DW staff (jb)September 9, 2005

NATO on Friday approved a US request for it to play a bigger role in transporting and coordinating European aid for the victims of Hurricane Katrina.

European countries have pledged to help the US how they canImage: AP

Ambassadors from the transatlantic alliance's 26 member states approved measures in an emergency meeting Friday including up to three ships with a capacity equivalent to around 600 long trucks for bulky equipment. Boeing-707 jets from a small fleet of NATO aircraft will deliver smaller aid items.

Jaap de Hoop Scheffer
NATO chief says decision easyImage: AP

"This decision was an easy one, because no other answer could have been possible," NATO Secretary-General Jaap de Hoop Scheffer told reporters after the meeting. "It shows that the NATO alliance is ... ready to do its part in the diminishing of the human suffering - which is so huge."

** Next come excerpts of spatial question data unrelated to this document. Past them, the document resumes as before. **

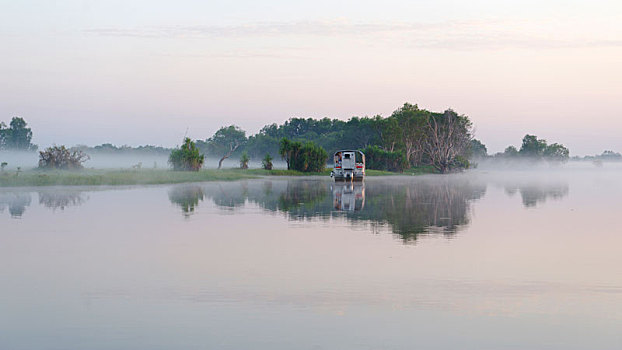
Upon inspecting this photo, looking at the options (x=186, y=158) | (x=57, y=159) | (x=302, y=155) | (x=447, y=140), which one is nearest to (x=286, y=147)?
(x=302, y=155)

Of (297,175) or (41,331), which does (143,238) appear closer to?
(41,331)

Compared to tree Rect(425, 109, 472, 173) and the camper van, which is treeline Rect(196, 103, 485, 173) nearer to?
tree Rect(425, 109, 472, 173)

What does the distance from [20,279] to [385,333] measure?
6.66m

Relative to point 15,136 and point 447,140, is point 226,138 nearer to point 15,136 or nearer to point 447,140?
Answer: point 15,136

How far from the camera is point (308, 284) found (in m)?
10.6

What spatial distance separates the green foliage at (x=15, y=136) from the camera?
5999 inches

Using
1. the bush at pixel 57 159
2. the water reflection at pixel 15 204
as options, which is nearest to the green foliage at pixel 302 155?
the bush at pixel 57 159

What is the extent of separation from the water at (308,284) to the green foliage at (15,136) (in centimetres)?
14469

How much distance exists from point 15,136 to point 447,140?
99929mm

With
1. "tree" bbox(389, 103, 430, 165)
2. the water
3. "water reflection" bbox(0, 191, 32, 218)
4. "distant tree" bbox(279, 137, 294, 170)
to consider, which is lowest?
the water

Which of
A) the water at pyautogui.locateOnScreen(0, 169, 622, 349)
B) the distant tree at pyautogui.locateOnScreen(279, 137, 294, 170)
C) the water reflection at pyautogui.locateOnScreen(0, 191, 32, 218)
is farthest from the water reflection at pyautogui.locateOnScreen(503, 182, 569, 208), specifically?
the distant tree at pyautogui.locateOnScreen(279, 137, 294, 170)

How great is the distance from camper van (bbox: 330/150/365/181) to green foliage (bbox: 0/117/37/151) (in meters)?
109

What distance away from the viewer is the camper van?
6744 centimetres

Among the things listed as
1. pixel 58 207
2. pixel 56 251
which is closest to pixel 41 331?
pixel 56 251
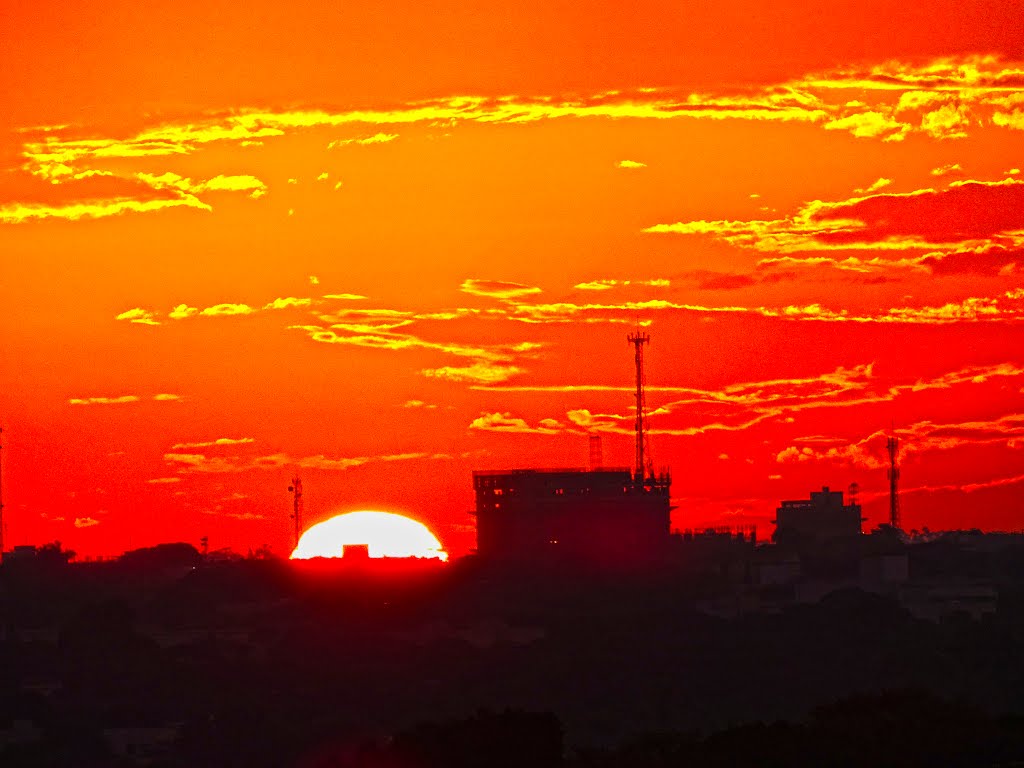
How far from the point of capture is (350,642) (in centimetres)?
15750

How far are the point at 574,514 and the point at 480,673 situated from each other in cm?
4525

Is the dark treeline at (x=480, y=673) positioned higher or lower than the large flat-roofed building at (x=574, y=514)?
lower

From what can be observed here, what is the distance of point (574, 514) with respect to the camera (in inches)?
7539

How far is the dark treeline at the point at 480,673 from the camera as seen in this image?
3780 inches

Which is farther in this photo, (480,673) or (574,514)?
(574,514)

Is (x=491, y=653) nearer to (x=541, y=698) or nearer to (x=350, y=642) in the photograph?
A: (x=350, y=642)

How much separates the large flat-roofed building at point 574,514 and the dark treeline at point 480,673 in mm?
3237

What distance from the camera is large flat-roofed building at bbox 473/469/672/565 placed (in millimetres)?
190250

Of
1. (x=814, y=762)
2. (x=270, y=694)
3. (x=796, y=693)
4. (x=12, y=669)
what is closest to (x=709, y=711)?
(x=796, y=693)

NATO officials said aircraft could be sent in a few days but the ships providing the bulk of the supplies will take longer take a minimum of two weeks.

More than 90 countries helping

U.S. ambassador to NATO Victoria Nuland expressed gratitude for allies' support "to help ensure that the enormous outpouring of humanitarian offers...can get to those in need quickly."

In all, more than 90 countries have offered services or equipment and aid to US authorities, who are seeking to manage the influx of foreign help amid the devastation wreaked by the hurricane on the Gulf Coast.

Flaggen der Europäischen Union und der Vereinigten Staaten
Image: AP

The European Union, which groups many of the same countries as NATO, has also stepped up to the plate to help US authorities deal with the consequences of Hurricane Katrina. The United States on Sunday officially asked for emergency aid from the EU in the form of blankets, medicines, water, pumps, food rations and other supplies for the victims of Hurricane Katrina, said the European Commission.

Logistical problems preventing aid

Some European officials have cited logistical problems in getting aid to its destinations. For example, one Swedish plane full of supplies was kept waiting this week because it lacked approval to land in the United States.

US President George W. Bush, who has been heavily criticized for his handling of the catastrophe, initially refused foreign aid but reversed that stance faced with the scale of the disaster.

Earlier this week the US State Department said that Washington had already been offered one billion dollars' worth of assistance from some 45 countries. The last time the United States called for NATO help was in 2002 when alliance surveillance planes were used to monitor the skies over the Salt Lake City Olympic Games.

Before that, in the first time in its history, NATO dispatched the AWACS planes to help guard US airspace after the September 11, 2001 attacks on New York and Washington.